林と草地、林と畑がぶつかる幅数メートルの帯がこの場所です。低木とつる、枯れ草の混ざったやぶが残り、身を隠す茂みと、見晴らしのきく突き出た枝が同居します。だから鳥は林の奥より縁へ出てきます。やぶの中は声だけで姿が見えないことが多く、出てくるまで待つ場所です。草地の続く河川敷のヨシ原と草地や、木立の中を歩く里山の雑木林とは、立つ位置と待ち方が違います。

季節ごとに何がいるか

春から夏はウグイスのホーホケキョとホオジロの一筆啓上がやぶの上から聞こえ、姿は枝先に出た一瞬だけです。秋はモズの高鳴きが縄張りを知らせ、見通しのきく杭や電線の先に止まります。冬はアオジとカシラダカが地面近くで草の実をつつき、ジョウビタキが一定の間隔で同じ枝に戻ってくるので、待てば同じ場所に現れます。季節ごとに、見る高さを変える場所です。

歩く時間帯

朝のうちが中心ですが、この場所は出てくるまで待つ時間のほうが効きます。やぶの中で動く音がしても姿は見えないので、声のした茂みから数メートル離れ、体を止めて待つと縁の枝に出ます。冬は日の当たる南向きのふちに鳥が寄り、ウグイスの笹鳴きのような地鳴きが待つ間の手がかりになります。
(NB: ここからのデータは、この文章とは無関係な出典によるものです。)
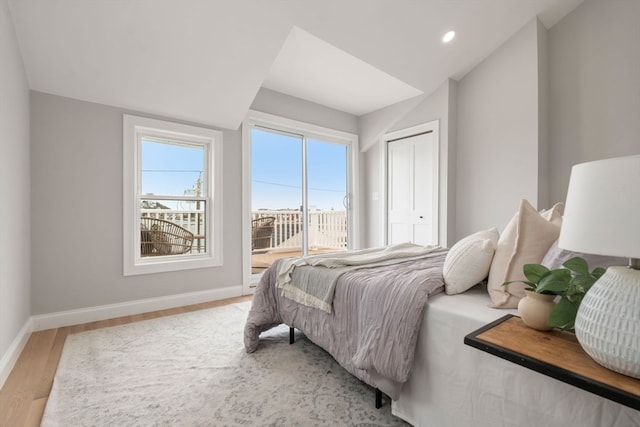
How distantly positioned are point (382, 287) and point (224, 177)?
2.52 m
日中でも動きは続きます。夕方は林へ戻る動きが集まり、その最後がやぶへ入って静かになります。

足元と服装

草むらとやぶはマダニのいる場所です。厚生労働省は、草むらややぶに入るときは長袖と長ズボンで肌を出さず、シャツの裾はズボンに、ズボンの裾は靴下か長靴に入れるよう求めています。明るい色の服は付いたダニを見つけやすくします。足元は朝露で濡れるので防水の靴にし、帰ったら体をよく確かめ、着ていた服はそのまま家に持ち込まないまでが一続きです。

立ち入りの線

道からはずれない、畑に入らないの二つが線です。林のふちは所有の境目にあたり、やぶの向こうは他人の畑や作業地であることが多いためです。枝を折って視界を作る、やぶを踏み分けて中へ入るのは、待てば済むことのために場所を壊します。やぶは営巣の場所でもあるので、巣に近寄ることにならない距離で足を止め、出てこなければそこまでにします。